§ **EXCERPTED TEXT**:
+--

It’s no accident that Stephen King is one of the most heavily-adapted writers in history. From fantasy epics and small-town horrors to psychological thrillers and far-out sci-fi romps, there’s a King story for everyone.
It certainly helps that King is also one of the most prolific writers around. Since 1974, with the publication of Carrie, King has published 58 novels and more than 200 short stories, winning an entire Wikipedia page of awards and earning himself the title of The King Of Horror. The man has been giving us nightmares for as long as we can remember and there’s no sign of him slowing down yet.
With influences ranging from writers like Richard Matheson, Edgar Allan Poe and H.P Lovecraft to Hollywood B-movies, 50’s anthology shows and midwest Americana, King’s style has always been uniquely cinematic – lending itself naturally to dozens of screen adaptations over the last four decades including classics like Carrie, The Shining, The Dead Zone, Misery, The Shawshank Redemption, The Mist and, most recently, It.
But he’s not done yet…

Creepshow
Remember when King was turned into a plant monster from outer space? The original Creepshow, a collaboration between King and George A. Romero (Dawn of the Dead), proved to be a match made in (scary) heaven.
An homage to classic EC and DC horror comics, Romero and King created a horror anthology movie masterpiece that still stands as one of the best in the genre. A sequel was made in 1987 (and another, awful, one was made in 2007 without any involvement from King or Romero), but The Walking Dead creator Greg Nicotero is now turning it into a new horror anthology TV show for AMC’s streaming service, Shudder.
Each episode will have different writers and directors, with Nicotero helming the first story as well as serving as showrunner and special effects guru – with all creature and make-up effects provided by his company, KNB.
“Creepshow is very close to my heart!” said Nicotero last month. “It is one of those titles that embraces the true spirit of horror… thrills and chills celebrated in one of its truest art forms, the comic book come to life! I’m honored to continue the tradition in the ‘spirit’ in which it was created”.
The show is in development now, and is set to premiere sometime in 2019.

+--

§ **SOURCE MATERIAL**:

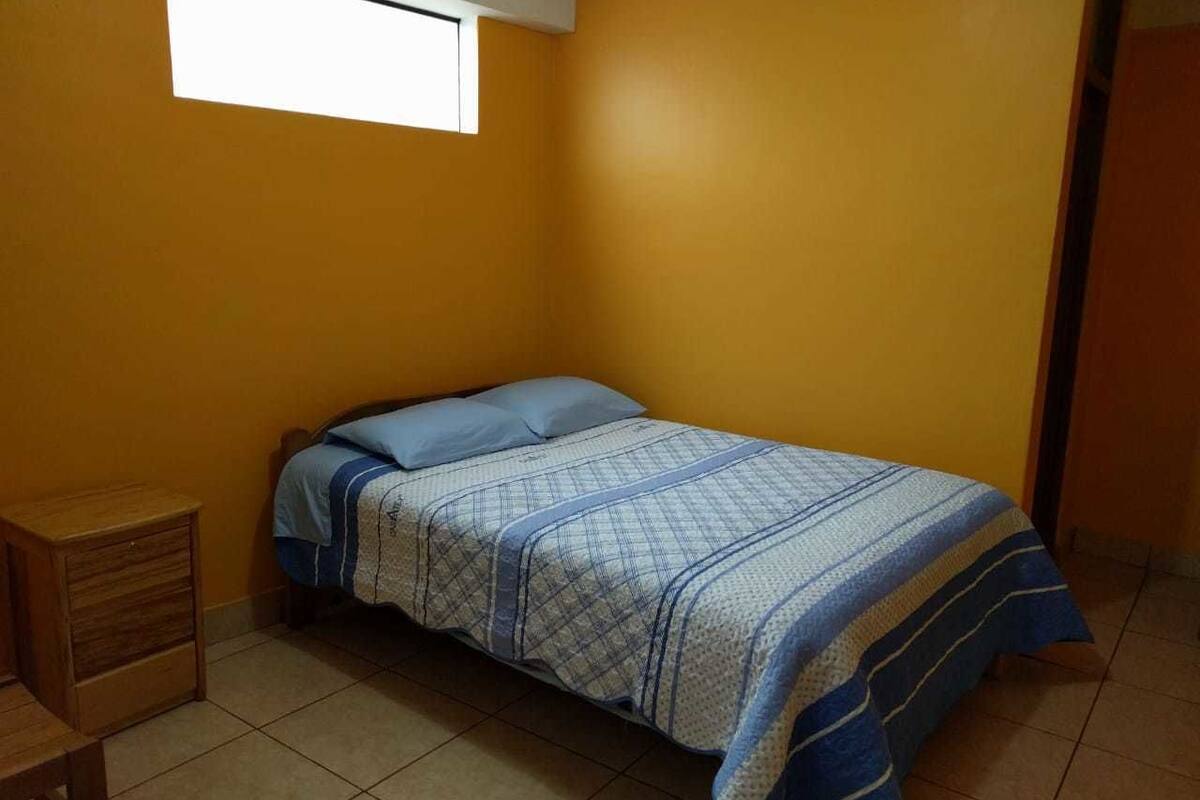 Une petite chambre avec un lit simple, une couvre-lit à rayures bleues et blanches, une table de chevet en bois et une fenêtre avec un store blanc.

+--

§ **TASK ITEM**: Copy out the Stephen King adaptations text word for word, in full.

§ **RESPONSE BELOW**:
It’s no accident that Stephen King is one of the most heavily-adapted writers in history. From fantasy epics and small-town horrors to psychological thrillers and far-out sci-fi romps, there’s a King story for everyone.
It certainly helps that King is also one of the most prolific writers around. Since 1974, with the publication of Carrie, King has published 58 novels and more than 200 short stories, winning an entire Wikipedia page of awards and earning himself the title of The King Of Horror. The man has been giving us nightmares for as long as we can remember and there’s no sign of him slowing down yet.
With influences ranging from writers like Richard Matheson, Edgar Allan Poe and H.P Lovecraft to Hollywood B-movies, 50’s anthology shows and midwest Americana, King’s style has always been uniquely cinematic – lending itself naturally to dozens of screen adaptations over the last four decades including classics like Carrie, The Shining, The Dead Zone, Misery, The Shawshank Redemption, The Mist and, most recently, It.
But he’s not done yet…

Creepshow
Remember when King was turned into a plant monster from outer space? The original Creepshow, a collaboration between King and George A. Romero (Dawn of the Dead), proved to be a match made in (scary) heaven.
An homage to classic EC and DC horror comics, Romero and King created a horror anthology movie masterpiece that still stands as one of the best in the genre. A sequel was made in 1987 (and another, awful, one was made in 2007 without any involvement from King or Romero), but The Walking Dead creator Greg Nicotero is now turning it into a new horror anthology TV show for AMC’s streaming service, Shudder.
Each episode will have different writers and directors, with Nicotero helming the first story as well as serving as showrunner and special effects guru – with all creature and make-up effects provided by his company, KNB.
“Creepshow is very close to my heart!” said Nicotero last month. “It is one of those titles that embraces the true spirit of horror… thrills and chills celebrated in one of its truest art forms, the comic book come to life! I’m honored to continue the tradition in the ‘spirit’ in which it was created”.
The show is in development now, and is set to premiere sometime in 2019.